In many systems, persistency management is all about databases and SQL-statements. In Blueriq, it is not. We deliberately made the technical way in which data is stored and retrieved not the business engineer's concern, let alone the end user's concern. Instead, Blueriq provides an intuitive canvas where a business engineer can design what information to persist. Furthermore, easy-to-use services to create, read, update and delete information and a service to display information objects are provided. What happens behind the scenes is, as mentioned before, not of interest to the business engineer.

This guide helps you to understand the big picture and the concepts and gives you best practices. Details can be found in the help files of the individual components.

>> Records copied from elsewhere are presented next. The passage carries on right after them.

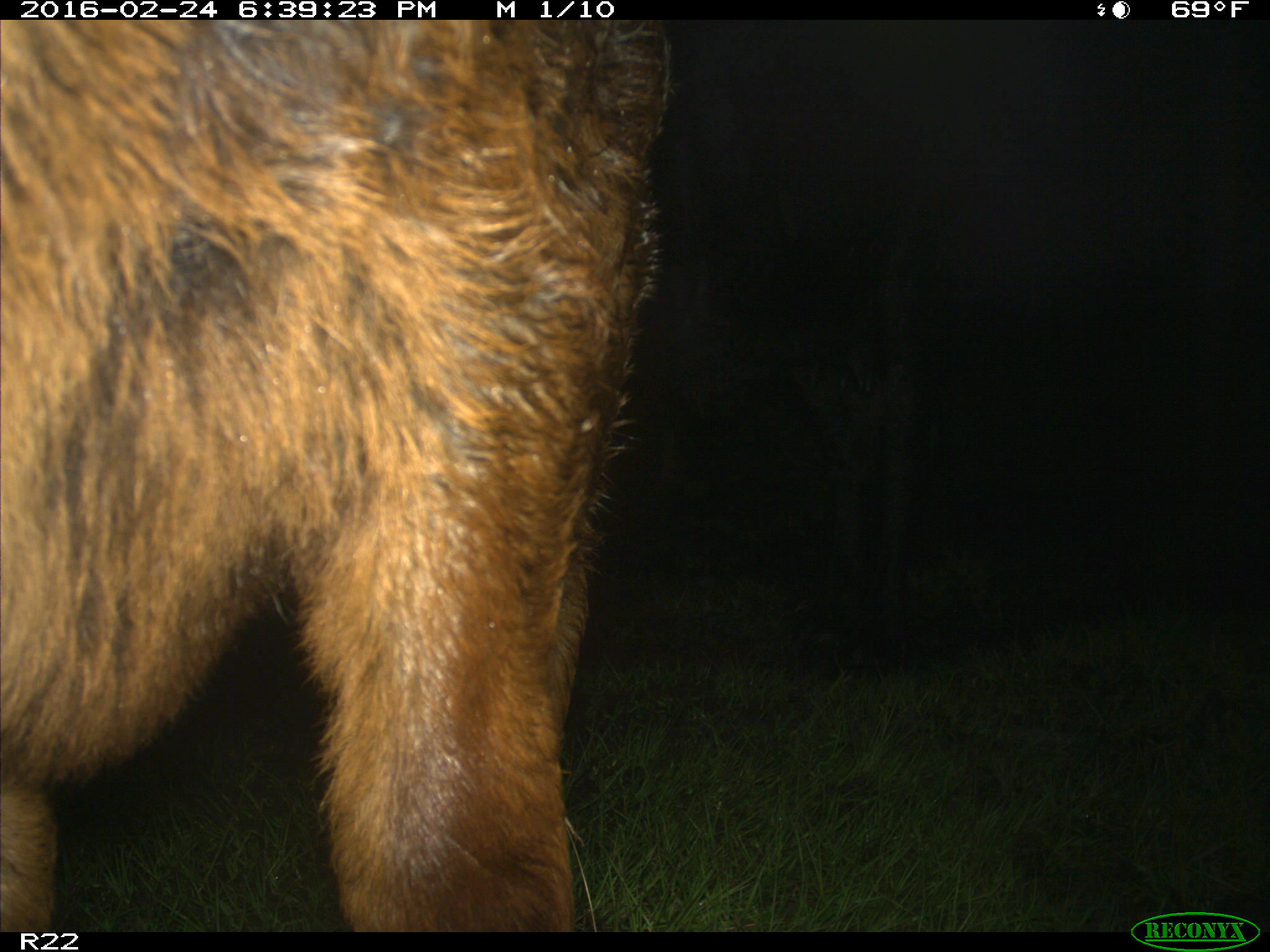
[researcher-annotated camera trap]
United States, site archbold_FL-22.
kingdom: Animalia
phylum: Chordata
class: Mammalia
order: Artiodactyla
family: Bovidae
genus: Bos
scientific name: Bos taurus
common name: domestic cow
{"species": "Bos taurus (domestic cow)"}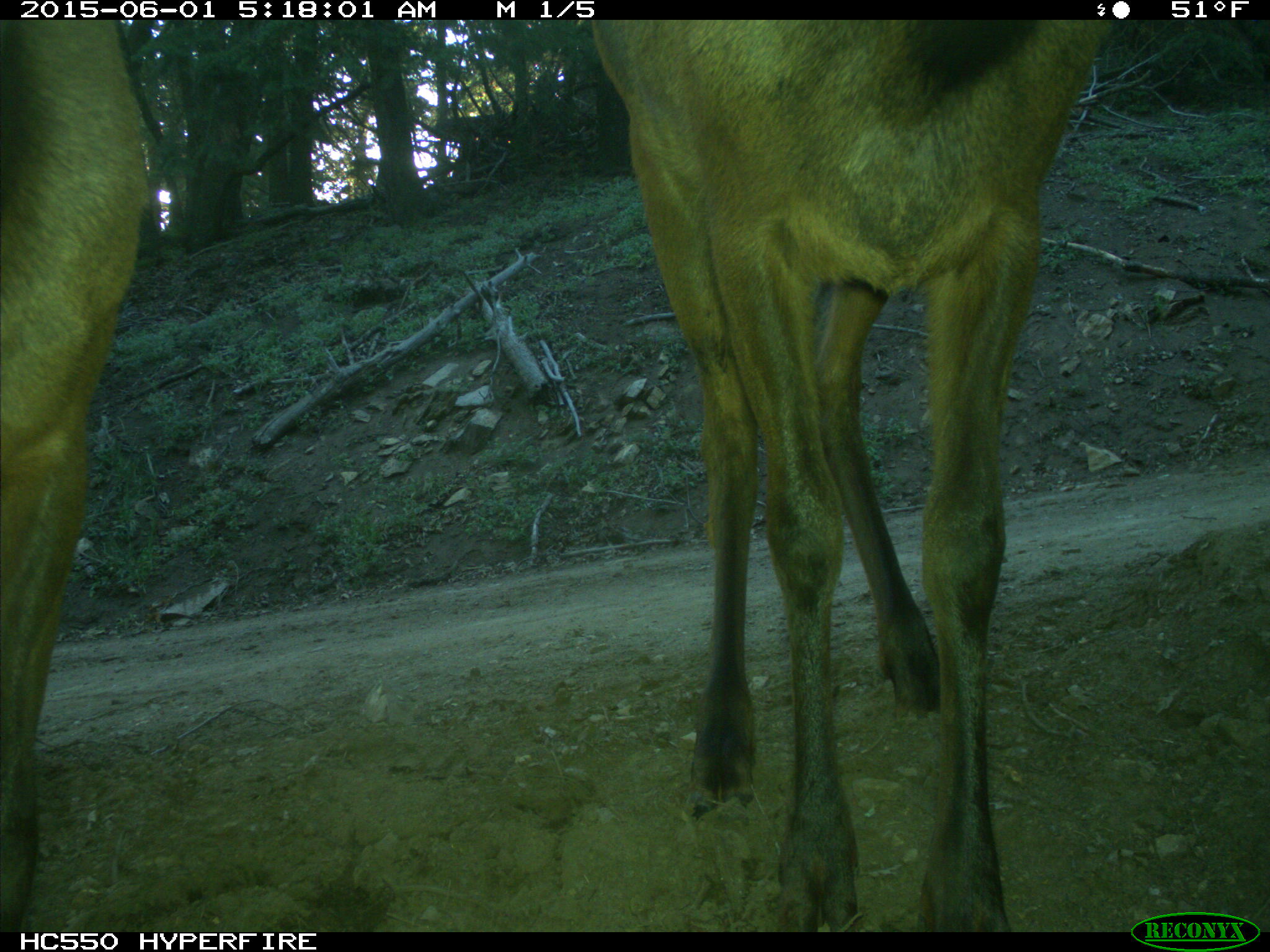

Experienced Business engineers might use the Dossier Manager (Dossier plugin) for Persistency Management. The functionality described in this design guide is aimed to replace this Dossier Manager.

Terminology

The following terms play a role within persistency management in Blueriq and will be discussed in this design guide:

  • Aggregate definition
  • Entities, attributes and relations
  • Create, read, update and delete aggregates
  • Lists of aggregates
  • Standard metadata
  • Custom metadata
  • Versioning
  • Authorization
  • References

Aggregates

Organizations usually offer more than one product or service to their customers. All these products and services have their own cases, so multiple cases can be running concerning the same customer. To get a good overview of a customer there is a need for shared storage of information, which is shared among the several cases. See the example below.

Shown above are three different cases (in grey) that are all part of a single business model of a fictitious insurance company. The first case concerns a medical insurance, the second a dental insurance and the third a home insurance. These cases use and share information (in blue). The medical and dental case both use the medical information and information about persons, whereas the home insurance makes use of the person information and information about houses. These information objects are called aggregates in Blueriq and will typically exist of one or more entities with their endogenous relations.

The reason that different aggregates can be created has to do with design, reuse as well as performance. Housing information is usually not needed deciding about a dental insurance. On the other hand, it is not wanted that a medical insurance case and a dental insurance case each use their own medical information, as they both concern the medical information of the same customer. Finally, loading unnecessary information has a negative impact on performance.

Aggregate definition

Aggregates are used to combine information that belongs together, and should be stored and loaded together. In Blueriq, information that belongs together is modeled in an entity, or as multiple entities with relations between them. An aggregate is the selection of parts of your domain that can be stored and retrieved together in a single action, and consists of one or more entities. When an entity is added to an aggregate definition, all entities that are connected to the entity are part of the aggregate as well. At the moment it is not possible to create a precise aggregate definition, excluding for instance a few attributes and relations.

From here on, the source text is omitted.